Problem statement: From the snowboard forum thread below, write out the passage word for word, beginning at the words "## walove (May" and stopping after the words "the pow too.".

Given passage:
-------------------------

# Best board for Pacific NW?



## that1guy (Jan 2, 2011)

I live in Seattle and ride most of the local mountains with my family. We have very wet snow and it is usually hardpack or icey conditions. Even on most powder days it will get packed down really quick. I have a Ride Yukon 163 and love it for days with more than 6" of fresh...........but..............the rest of the time it sucks balls. (I am 5'11" and 245 lbs) 


I know that Lib Tech / Gnu are a local company and have magne traction. I hear that it really helps keep grip on crap snow. I really like the idea of a rocker board too, but have never had the chance to ride one. I am a very strong stout guy and I just don't feel that I can ride my current board on bad snow. 

I have done mass research and feel like a Gnu Park Pickle would be a good choice in a second board. Does anyone own one or have a different suggestion for conditions in the PNW?



ps, I will still ride my Yukon on pow day's, it is freakin fast on pow!


----------



## J.Schaef (Sep 13, 2009)

Firstly, board size is determined by weight, and shoe size. Height has little to do with it anymore.

Secondly, it is impossible to tell you what kind of board you should get without knowing what kind of riding you intend to use it for. You ride mostly groomers? Want to ride park? Hiking rooster comb? 

I have my almost every day board (bataleon riot) and a pow board (Burton Jussi)

I ride Stevens pass at least once a week, usually 3 days a week. I hike when we have no fresh snow.

Rocker is ok around here, I really like cam-rock boards for our terrain/snow. C2 Power Banana rides pretty well.


----------



## that1guy (Jan 2, 2011)

J.Schaef said:


> Firstly, board size is determined by weight, and shoe size. Height has little to do with it anymore.
> 
> Secondly, it is impossible to tell you what kind of board you should get without knowing what kind of riding you intend to use it for. You ride mostly groomers? Want to ride park? Hiking rooster comb?
> 
> ...





Yeah, like I say, I weigh about 245. I wear a size 12 boot, so I need a wide board. For the Park Pickle I was looking at the 159 W. I personally like to ride really fast. Lots of vertical drops and what not. If I take the kid then I am riding groomers all day. Our friends ride with us a lot but they are skiers. They like moguls. We do hike sometimes up to the Silver King. I am basically looking for something that will ride better on crap snow days. I am tired of trying to carve on ice and my board slipping out from under me.


----------



## walove (May 1, 2009)

im a northwest guy and have a park pickle, and i would not suggest it for the type of riding you do. Its a true twin freestyle board, that would rather be popping ollies over moguls then turning between them. The banana does help in the chunky conditions, but i am much more stable on my very directional 165 libtech snow mullet . Unless you are really looking to size down from your old board a 245lbs i would stay in the mid 160's length wise. The c2btx is also a more stable platform for carving then the normal banana. A skunk ape 165, a travis rice 164 gnu riders choice wides is what i would look into. I find the banana and c2 boards are quicker to turn then a cambered board so to me the larger sizes feel smaller, but have more float in the pow too.


----------



## wrathfuldeity (Oct 5, 2007)

-------------------------

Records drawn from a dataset
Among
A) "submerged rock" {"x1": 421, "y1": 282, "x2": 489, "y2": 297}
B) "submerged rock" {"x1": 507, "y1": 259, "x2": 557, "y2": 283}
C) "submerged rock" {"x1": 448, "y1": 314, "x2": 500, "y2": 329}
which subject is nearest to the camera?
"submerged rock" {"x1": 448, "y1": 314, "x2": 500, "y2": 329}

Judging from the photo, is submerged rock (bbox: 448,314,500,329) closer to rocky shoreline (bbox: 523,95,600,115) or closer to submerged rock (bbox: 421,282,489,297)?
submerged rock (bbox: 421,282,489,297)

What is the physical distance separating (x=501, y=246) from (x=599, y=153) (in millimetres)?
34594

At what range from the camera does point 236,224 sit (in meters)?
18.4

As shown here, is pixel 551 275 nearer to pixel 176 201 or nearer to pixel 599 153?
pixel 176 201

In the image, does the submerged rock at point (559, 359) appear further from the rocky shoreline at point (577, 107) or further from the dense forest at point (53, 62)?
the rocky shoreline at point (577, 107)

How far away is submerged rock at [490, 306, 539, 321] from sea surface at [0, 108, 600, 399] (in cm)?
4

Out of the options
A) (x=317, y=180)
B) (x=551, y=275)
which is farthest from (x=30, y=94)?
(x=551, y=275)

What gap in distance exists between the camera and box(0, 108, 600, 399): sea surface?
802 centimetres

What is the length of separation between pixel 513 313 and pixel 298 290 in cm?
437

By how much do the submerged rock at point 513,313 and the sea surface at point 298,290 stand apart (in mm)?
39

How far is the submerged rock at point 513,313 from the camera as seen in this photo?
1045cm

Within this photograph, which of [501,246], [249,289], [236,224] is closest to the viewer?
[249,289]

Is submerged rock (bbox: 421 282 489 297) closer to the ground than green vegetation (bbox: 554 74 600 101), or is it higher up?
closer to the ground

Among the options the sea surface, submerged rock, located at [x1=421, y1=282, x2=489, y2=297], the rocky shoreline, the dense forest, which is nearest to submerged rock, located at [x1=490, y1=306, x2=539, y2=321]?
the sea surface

-------------------------

Complete output:
## walove (May 1, 2009)

im a northwest guy and have a park pickle, and i would not suggest it for the type of riding you do. Its a true twin freestyle board, that would rather be popping ollies over moguls then turning between them. The banana does help in the chunky conditions, but i am much more stable on my very directional 165 libtech snow mullet . Unless you are really looking to size down from your old board a 245lbs i would stay in the mid 160's length wise. The c2btx is also a more stable platform for carving then the normal banana. A skunk ape 165, a travis rice 164 gnu riders choice wides is what i would look into. I find the banana and c2 boards are quicker to turn then a cambered board so to me the larger sizes feel smaller, but have more float in the pow too.